Data extract
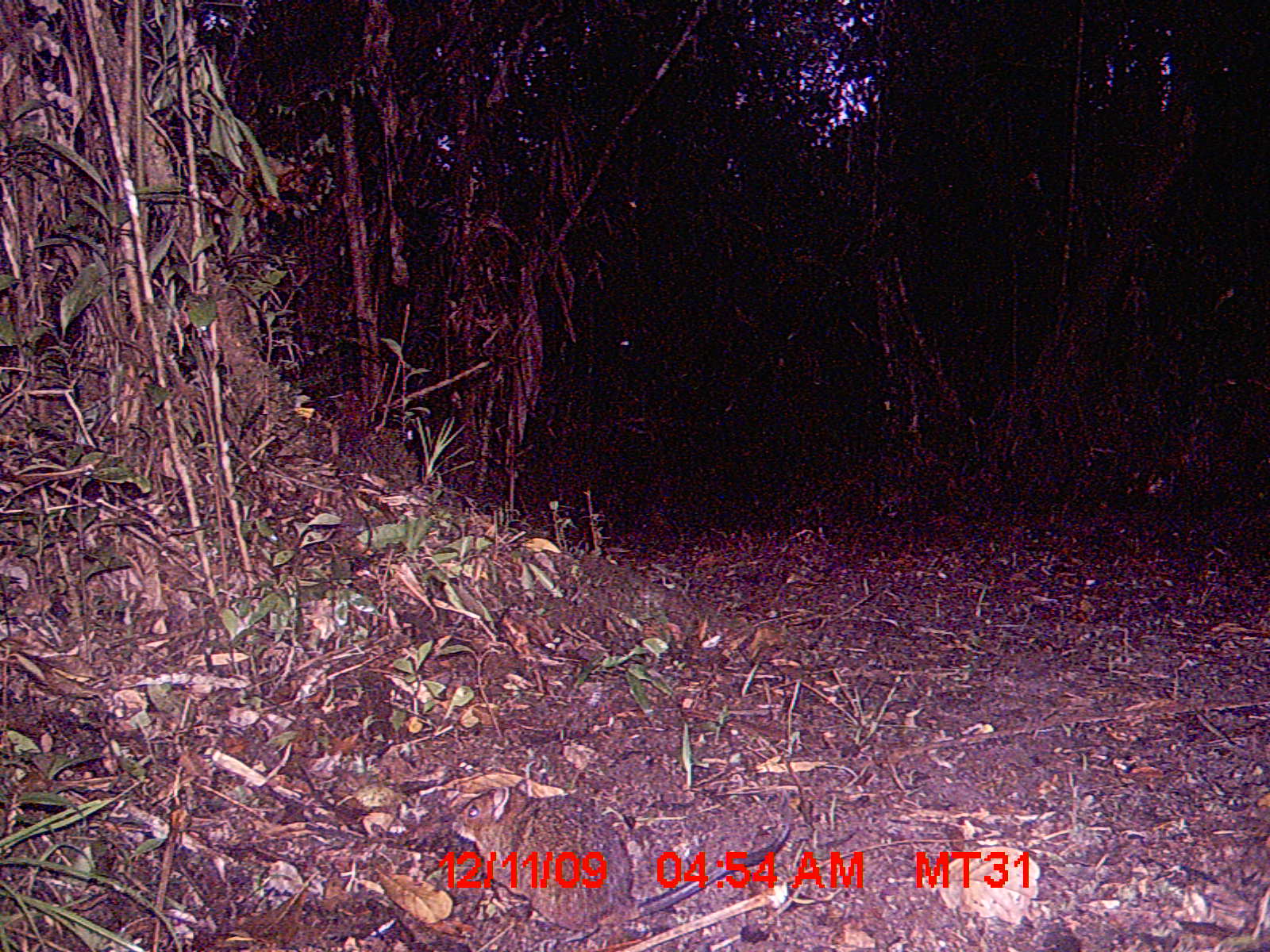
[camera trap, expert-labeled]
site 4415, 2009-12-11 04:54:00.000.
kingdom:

Exercise brief
Each line above must be repeated exactly in the answer, with pictures omitted.

Answer below
[camera trap, expert-labeled]
site 4415, 2009-12-11 04:54:00.000.
kingdom:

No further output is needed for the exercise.